After Mr Trump called Ms Phillip’s question “stupid”, she appeared on CNN to discuss the treatment and what she’s noticed from the president’s interactions with female reporters since the start of his presidency.

“It’s part of a pattern and it is a really clear pattern that’s been going on for years now,” Ms Phillip said. “He seems to not be tolerant of taking difficult questions, particularly from women ... The president making assumptions about reporters based on their ethnicity is a pattern here.”

Critics, including the president, have argued journalists deserve Mr Trump’s treatment towards them because they sometimes present a bias in their questioning or the administration disagrees with a story. At the time of publication the White House has not commented on Mr Trump’s interactions with female journalists when contacted by The Independent.

“If President Trump spoke more about policy, initiatives, activities, if he responded to questions in a professional manner, then he would be more respected by the press,” Ms Munoz said.

She added the president should “add some intellectual response and have a professional exchange” when disagreeing with the press as opposed to the personalised attacks.

Concern has risen that the rhetoric against journalists, specifically female journalists or those representing minority communities, could push people away from remaining in or joining the career field.

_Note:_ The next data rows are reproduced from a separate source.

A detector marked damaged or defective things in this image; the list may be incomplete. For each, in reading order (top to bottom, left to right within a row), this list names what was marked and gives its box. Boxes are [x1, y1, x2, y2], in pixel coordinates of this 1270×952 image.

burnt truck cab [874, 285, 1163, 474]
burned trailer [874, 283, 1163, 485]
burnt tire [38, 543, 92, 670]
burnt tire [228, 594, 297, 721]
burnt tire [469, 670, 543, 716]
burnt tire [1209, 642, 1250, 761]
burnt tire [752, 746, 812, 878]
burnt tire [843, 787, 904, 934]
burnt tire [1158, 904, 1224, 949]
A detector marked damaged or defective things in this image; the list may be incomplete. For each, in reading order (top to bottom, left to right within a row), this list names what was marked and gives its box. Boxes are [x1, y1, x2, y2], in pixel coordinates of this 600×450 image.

The International Women’s Media Foundation released a report that surveyed 597 female journalists and media workers in 2018. The report found that nearly two-thirds of respondents reported online abuse, harassment, or threatening behaviour. Of those people, 40 per cent said they avoided reporting certain stories out of fear of abuse.

Nearly one-third of women surveyed also considered leaving the profession due to instances of harassment and online abuse.

As a professor of journalism, Ms Thompson Greenwell said she was concerned attacks against the free press could inhibit potential journalists from entering the field.

“My real concern for students regardless of their colour or gender is they will choose maybe not to go into this business, particularly not to cover politics and not to aspire to be White House correspondents,” she said. “That is a really elite group of journalists who are able to have an audience. My worry is that students who see this over and over again will just say, ‘I don’t want any part of that.’”

What the president fails to realise is that the free press was not created as a third arm to the presidency. Their job is not to boost his accomplishments and ignore any reports of failings.

He, like presidents before him, has no control over the press, as they work for US citizens to report on information relating to the administration.

“Journalism is really the watchdog of our society,” Ms Munoz said, “and if you are driving the press away from press freedom, if you are taking actions that inhibit the way the press operates ... we are not going to get the answers that we need to have a fully free democracy.”